Kibana: [APM] Collect telemetry about data/queries

Created on 15 Nov 2019  路  22Comments  路  Source: elastic/kibana

We currently don't have a lot of insight into the amounts of data that our customers have and how long it takes for our ES queries to be processed. This makes it hard to judge at which scale current and new functionalities need to operate. For instance, in some cases it might be reasonable to process things in memory on the Node server rather than in ES, which might simplify our implementation. Additionally, optimizing right now is hard because we don't know where our users are experiencing slowness.

Ideally we would have telemetry about:

  • The data volume (how many errors/error groups? how many transactions? how many transactions/spans per trace? how many services? etc). This could be collected with a Kibana task that queries the data indices at a set interval and sends the data back home.
  • Query response times. We could instrument our ES client facade to store telemetry about ES response times. There's also the possibility of using the nodejs agent to instrument Kibana, but the ongoing efforts are explicitly scoped to non-production usage: https://github.com/elastic/kibana/pull/43548

@graphaelli: any idea if the monitoring data that we have provides an answer to any of these questions?

Telemetry apm

All 22 comments

Pinging @elastic/apm-ui (Team:apm)

Not sure about this, but would it be apm-server telemetry that reports the no. of transactions, errors and metrics? Or would it be better to query against the various document types in ES not to put additional pressure on server?

I'd think that query should happen in ES. AFAIK, APM Server is stateless, and at most knows about the amount of documents it is currently processing (and there could be multiple instances of APM Server as well). Telemetry is reported from Kibana as well, so I would imagine this as a Kibana task that queries ES and then sends up telemetry to our telemetry cluster.
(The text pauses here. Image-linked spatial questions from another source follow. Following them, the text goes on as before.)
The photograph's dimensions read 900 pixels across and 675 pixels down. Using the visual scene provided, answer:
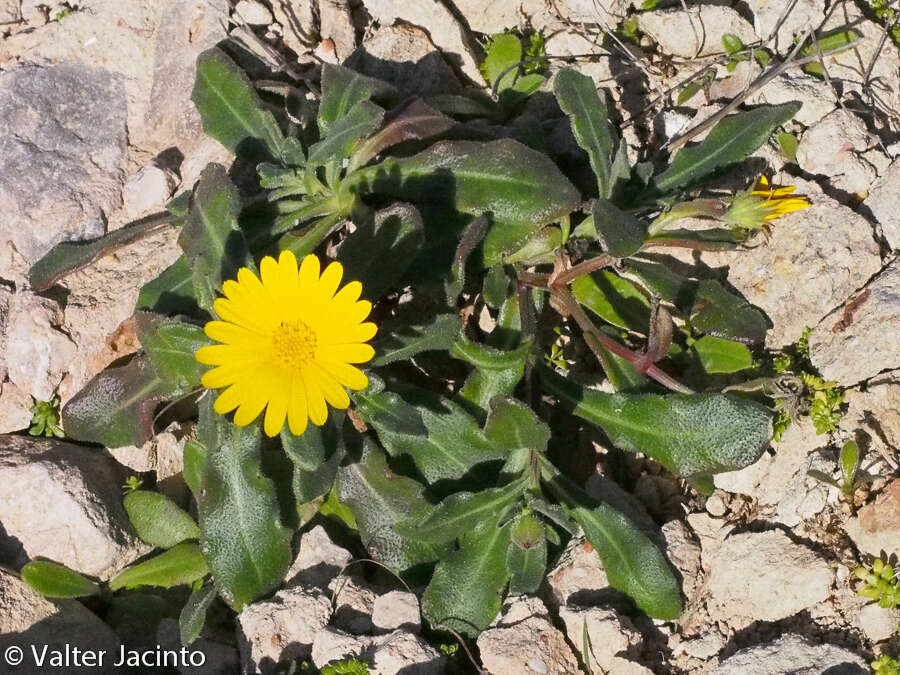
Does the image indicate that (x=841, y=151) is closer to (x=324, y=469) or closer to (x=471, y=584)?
(x=471, y=584)

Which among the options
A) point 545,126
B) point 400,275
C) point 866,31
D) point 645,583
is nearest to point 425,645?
point 645,583

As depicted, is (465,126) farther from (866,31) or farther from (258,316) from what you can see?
(866,31)

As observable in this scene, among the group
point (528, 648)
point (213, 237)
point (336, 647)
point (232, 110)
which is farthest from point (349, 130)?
point (528, 648)

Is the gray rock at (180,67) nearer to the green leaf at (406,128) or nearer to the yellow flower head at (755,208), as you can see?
the green leaf at (406,128)

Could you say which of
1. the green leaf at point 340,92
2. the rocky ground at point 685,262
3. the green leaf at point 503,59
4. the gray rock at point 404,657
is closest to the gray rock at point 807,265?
the rocky ground at point 685,262

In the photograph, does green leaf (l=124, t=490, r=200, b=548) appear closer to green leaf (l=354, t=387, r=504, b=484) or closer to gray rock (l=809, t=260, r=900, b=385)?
green leaf (l=354, t=387, r=504, b=484)

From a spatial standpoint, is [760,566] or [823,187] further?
[823,187]
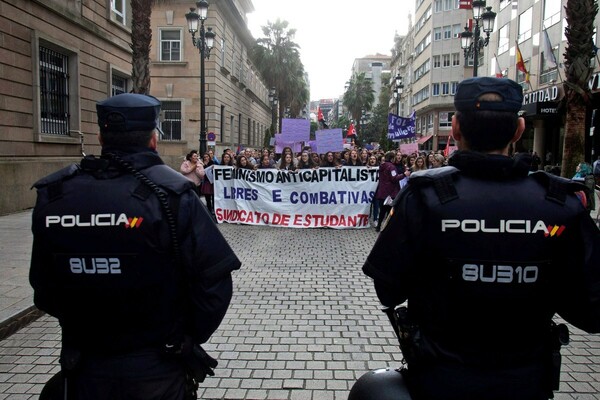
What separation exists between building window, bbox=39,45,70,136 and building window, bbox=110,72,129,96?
3.59m

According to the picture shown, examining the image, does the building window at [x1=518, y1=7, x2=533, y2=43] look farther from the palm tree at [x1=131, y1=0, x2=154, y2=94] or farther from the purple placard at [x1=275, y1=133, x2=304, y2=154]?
the palm tree at [x1=131, y1=0, x2=154, y2=94]

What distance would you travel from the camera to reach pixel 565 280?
2.05 meters

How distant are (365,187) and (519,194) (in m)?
11.6

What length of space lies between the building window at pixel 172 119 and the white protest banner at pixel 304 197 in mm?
18911

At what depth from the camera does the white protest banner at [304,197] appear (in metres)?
13.5

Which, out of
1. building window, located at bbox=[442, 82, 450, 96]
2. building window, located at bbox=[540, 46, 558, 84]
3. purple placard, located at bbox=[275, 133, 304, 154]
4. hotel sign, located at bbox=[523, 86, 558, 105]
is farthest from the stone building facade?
building window, located at bbox=[442, 82, 450, 96]

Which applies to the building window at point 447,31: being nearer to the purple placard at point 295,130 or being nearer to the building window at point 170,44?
the building window at point 170,44

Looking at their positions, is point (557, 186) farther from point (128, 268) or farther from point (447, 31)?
point (447, 31)

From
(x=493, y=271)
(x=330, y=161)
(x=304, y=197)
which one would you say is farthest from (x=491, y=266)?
(x=330, y=161)

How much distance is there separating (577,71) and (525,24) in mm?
24531

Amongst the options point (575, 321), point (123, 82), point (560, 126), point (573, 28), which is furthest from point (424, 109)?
point (575, 321)

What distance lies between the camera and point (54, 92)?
1639 centimetres

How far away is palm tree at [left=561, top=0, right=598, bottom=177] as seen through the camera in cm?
1247

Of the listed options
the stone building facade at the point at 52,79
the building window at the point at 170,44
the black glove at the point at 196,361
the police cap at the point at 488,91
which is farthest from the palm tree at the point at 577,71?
the building window at the point at 170,44
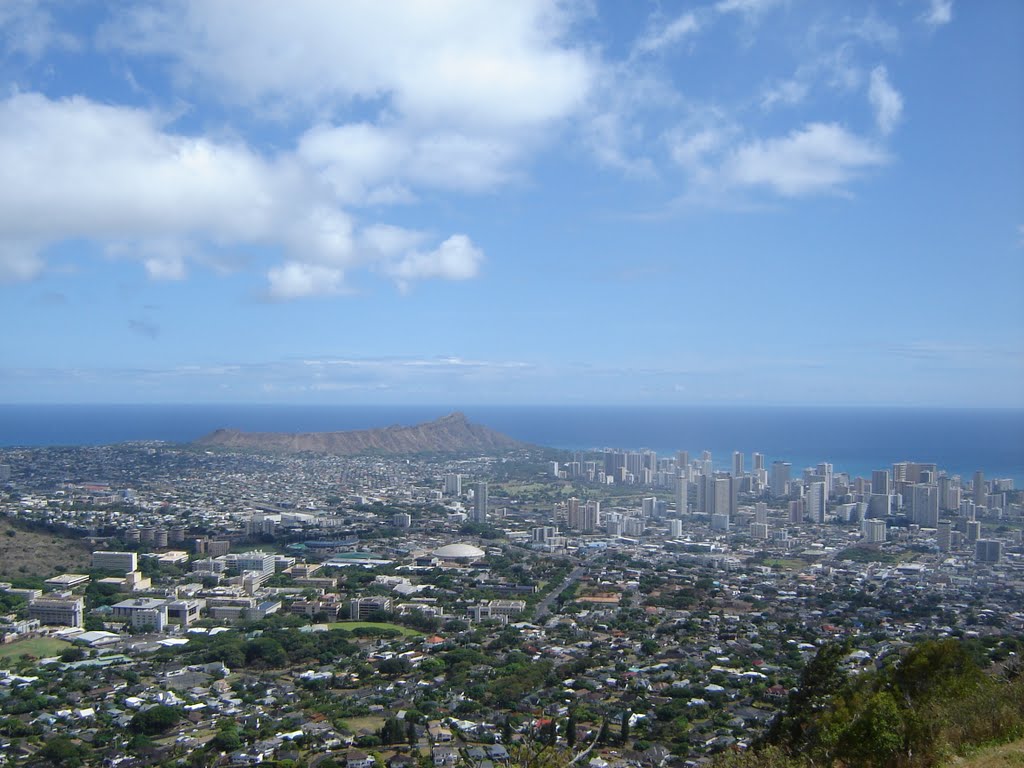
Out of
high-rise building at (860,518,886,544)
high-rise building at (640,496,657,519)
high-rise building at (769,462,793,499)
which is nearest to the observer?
high-rise building at (860,518,886,544)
@dgieselaar OK, that makes sense

Thanks for creating this issue. Super good point about us needing better insights into the users data volumes and pain points in querying this.

Query response times
I'd really hate for us to re-build the nodejs APM agent all over again, so I'd much prefer if we could investigate ways to piggyback on the extensive auto-instrumentation it has.
Afair we ran into two problems when enabling the agent in prod:
1) PII: we were worried about sending sensitive data
2) secretToken needed to be bundled with kibana, which is not great

Regarding #1 I think the node agent is quite configurable and we might be able to turn off most things except for elasticsearch query performance numbers. And we might be able to enable it just for specific plugins.

Regarding #2 we might be able to disable the transport via APM Server, and instead send it as telemetry data, and thus avoid needing secretToken. This would probably require us to parse it first but it would still provide us with a solution that potentially can auto-instrument the entire Kibana and send consistent performance telemetry.
I've emphasised consistent here because it's key that performance data it collected similarly between plugins for us to be able to compare it

If using the APM agent is not feasible in the short term I'm good with starting out doing it ourselves.

Data volume
APM agent doesn't do anything in this area so I feel much better about solving this on our own.
Again, it would be optimal if we can build something that other plugins can use too, to improve the consistency of the collected data.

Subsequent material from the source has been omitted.